Westley | Stuck in my head | 03/15/2007
(5 out of 5 stars)

"Kate Winslet stars in "Little Children" as Sarah, a bored housewife and mother. She spends her days enduring miserable playground playdates with the neighborhood mothers. She's the designated ditzy mother, who forgets to bring her daughter's snack and even fails to bond with her child. At one point, she compares herself to an anthropologist studying a foreign culture, so alienated is she from her fellow mothers. Into this morass stumbles Patrick Wilson playing Brad, the only stay-at-home father in the neighborhood. The women are fascinated by Brad and quickly nickname him "The Prom King." However, despite their fantasies about Brad, they're petrified to actually admit this handsome young father into their group. One day, Sarah does precisely that.

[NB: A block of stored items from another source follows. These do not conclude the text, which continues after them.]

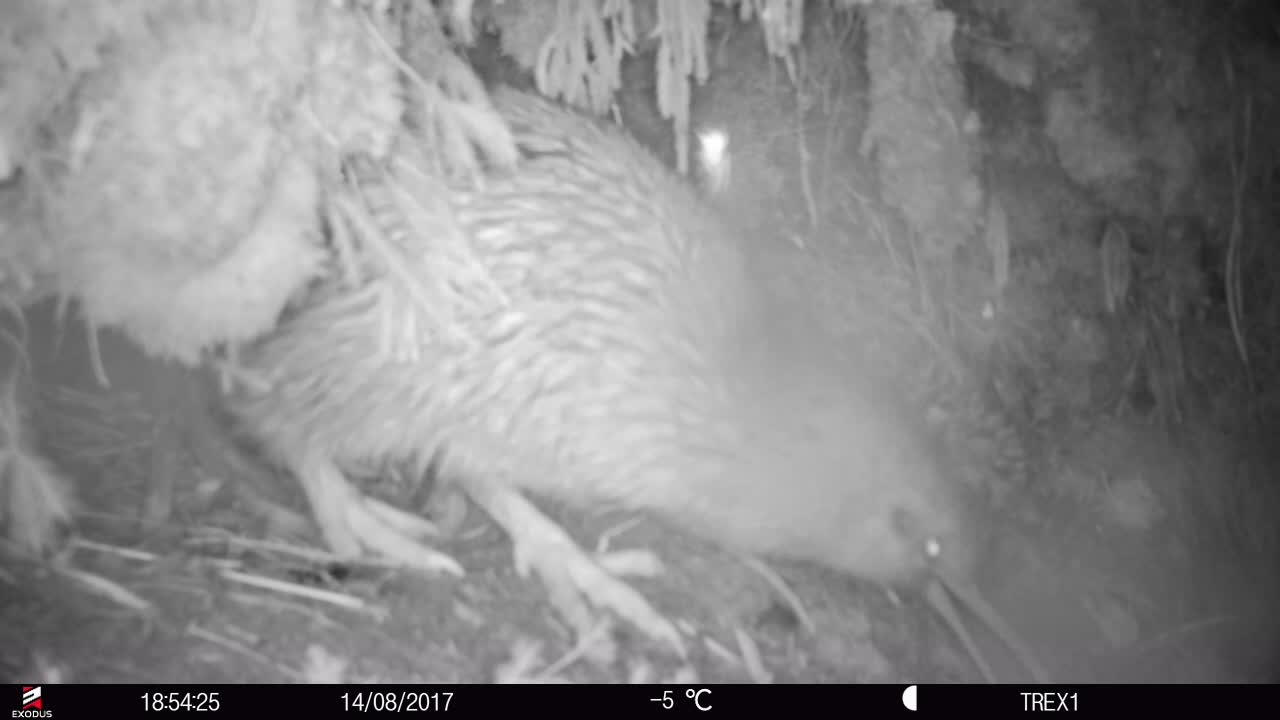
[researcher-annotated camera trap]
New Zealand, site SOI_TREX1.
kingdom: Animalia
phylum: Chordata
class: Aves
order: Apterygiformes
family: Apterygidae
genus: Apteryx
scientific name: Apteryx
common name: kiwi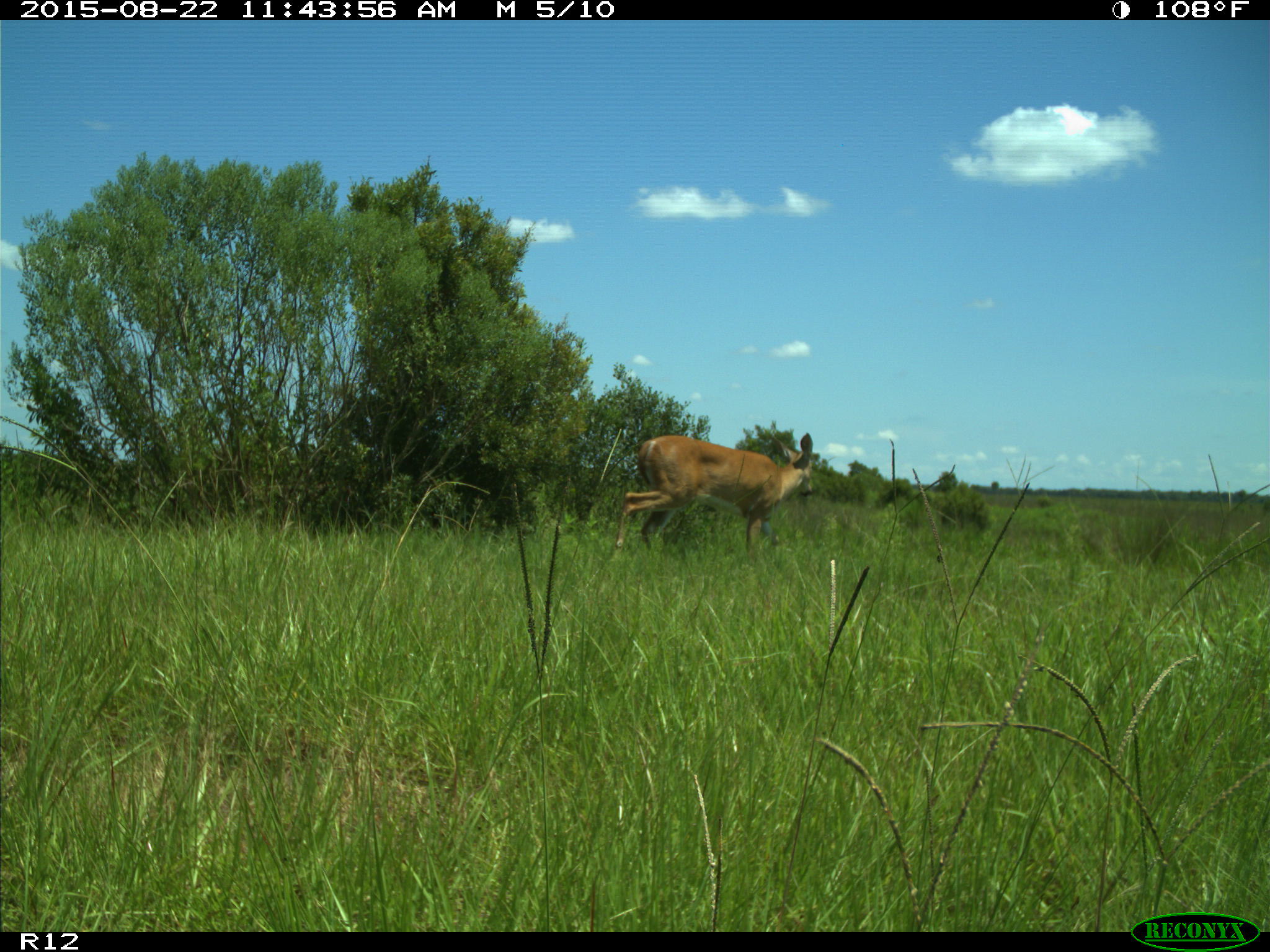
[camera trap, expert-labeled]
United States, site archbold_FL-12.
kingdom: Animalia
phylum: Chordata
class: Mammalia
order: Artiodactyla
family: Cervidae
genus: Odocoileus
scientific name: Odocoileus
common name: deer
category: unidentified deer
Unidentified deer (deer) (Odocoileus).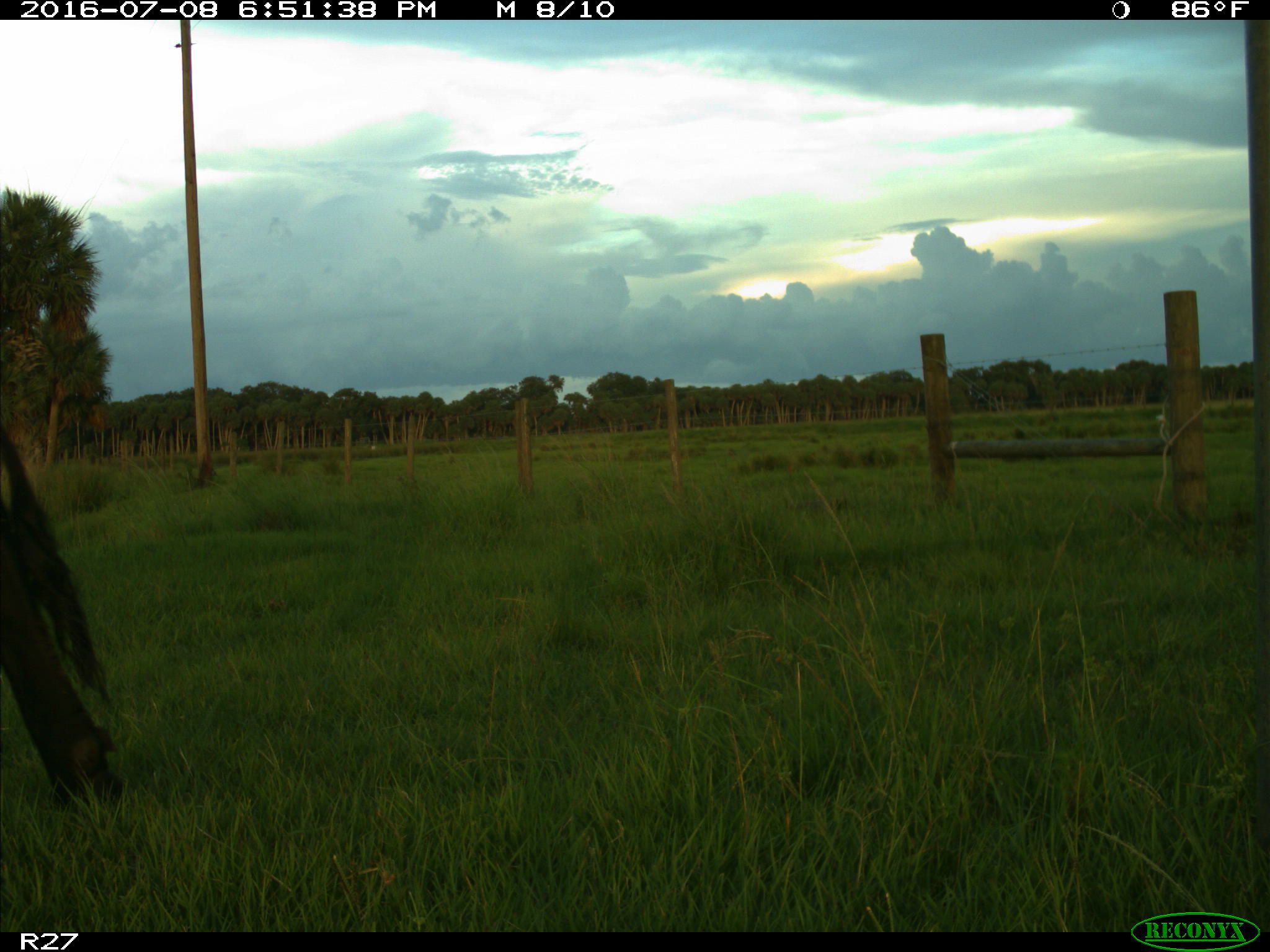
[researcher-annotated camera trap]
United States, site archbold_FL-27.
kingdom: Animalia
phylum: Chordata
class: Mammalia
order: Artiodactyla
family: Bovidae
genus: Bos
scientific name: Bos taurus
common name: domestic cow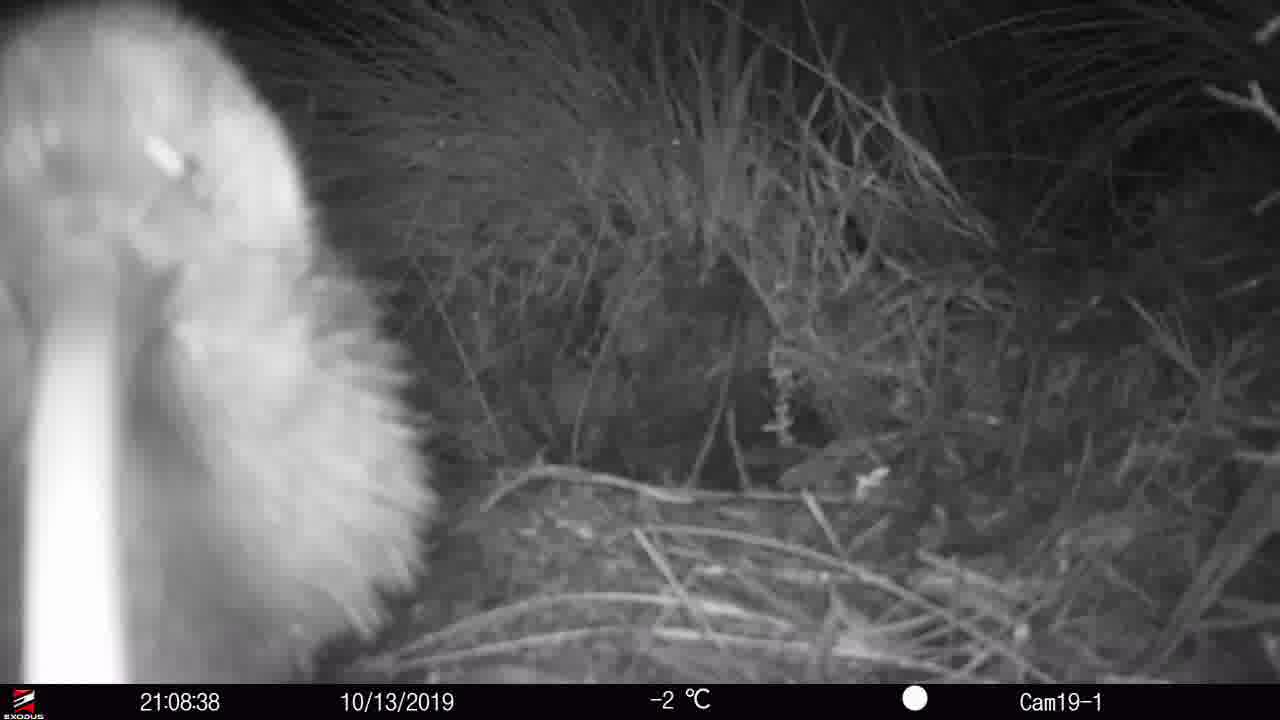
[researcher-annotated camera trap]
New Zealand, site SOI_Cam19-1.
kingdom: Animalia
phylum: Chordata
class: Aves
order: Apterygiformes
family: Apterygidae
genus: Apteryx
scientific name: Apteryx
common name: kiwi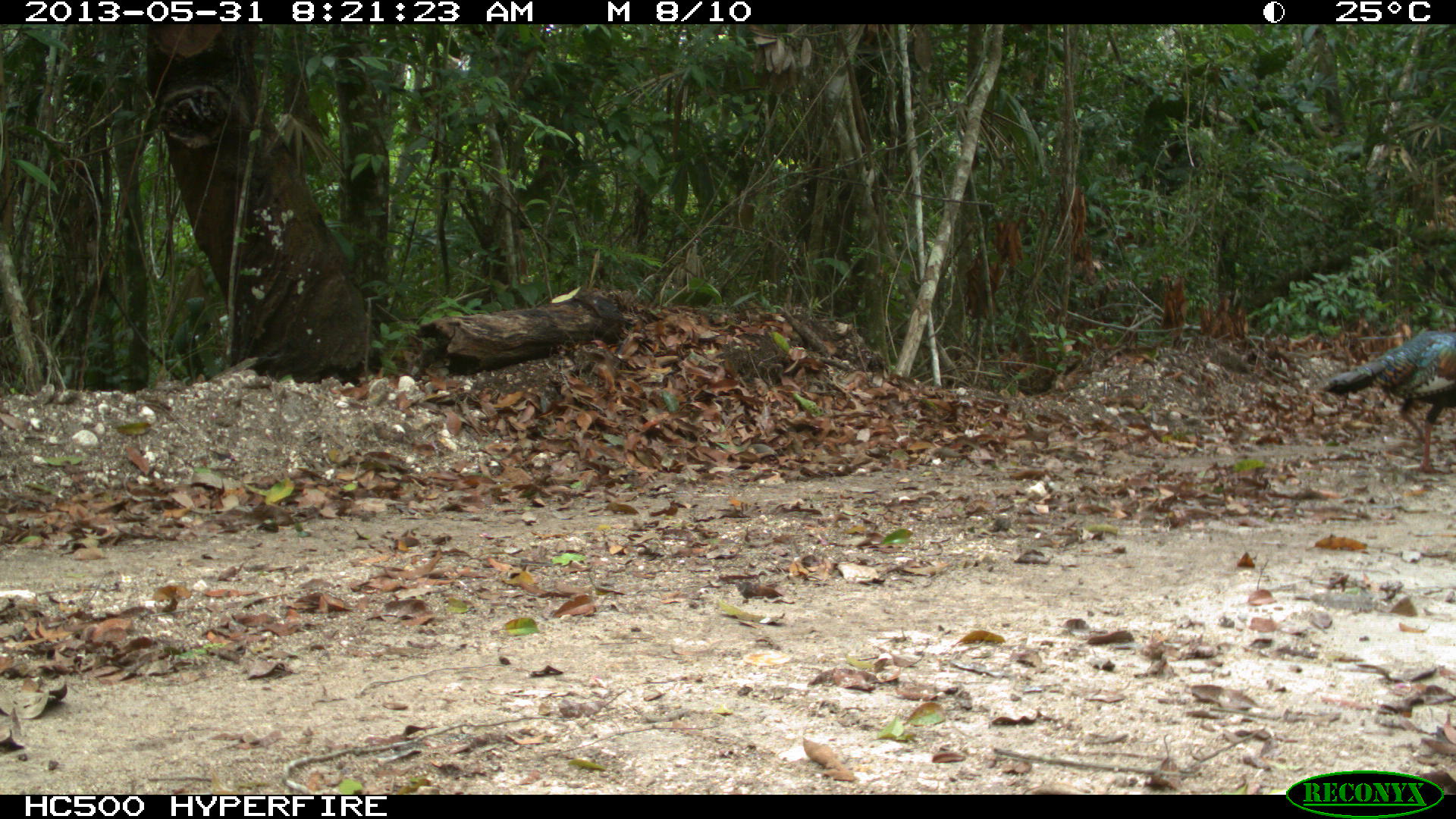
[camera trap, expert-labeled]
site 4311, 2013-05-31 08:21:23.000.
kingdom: Animalia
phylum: Chordata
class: Aves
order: Galliformes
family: Phasianidae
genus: Meleagris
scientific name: Meleagris ocellata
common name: ocellated turkey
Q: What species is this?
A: Meleagris ocellata (ocellated turkey).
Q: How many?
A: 1.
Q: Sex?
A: Male.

The movie is ultimately about isolation, which is even more strongly seen in a subplot concerning Jackie Earle Haley. His character returns home following a conviction for exposing himself to a child. The townspeople react to him with predictable venom, even as their own misdeeds unfold before our eyes. This moral ambiguity permeates every frame of "Little Children," turning a good drama into something more transcendent - something much more akin to real life. Indeed, characters go from likeable to pathetic and back again within a blink of an eye, all lead by the brilliant acting of Winslet.

Todd Field's follow-up to 2001's "In the Bedroom" is masterfully directed. Fortunately, "Little Children" manages to avoid the melodrama that marred his earlier effort. The Oscar nominated screenplay by Todd Field and Tom Perrotta is based on Perrotta's novel of the same name. The script doesn't always flow perfectly, with frequent jumps between subplots and sometimes jarring changes in tone. However, the plot avoids predictability, with just a few missteps toward the end. All in all, "Little Children" is a first-rate drama - the kind that will stick with you long after the denouement.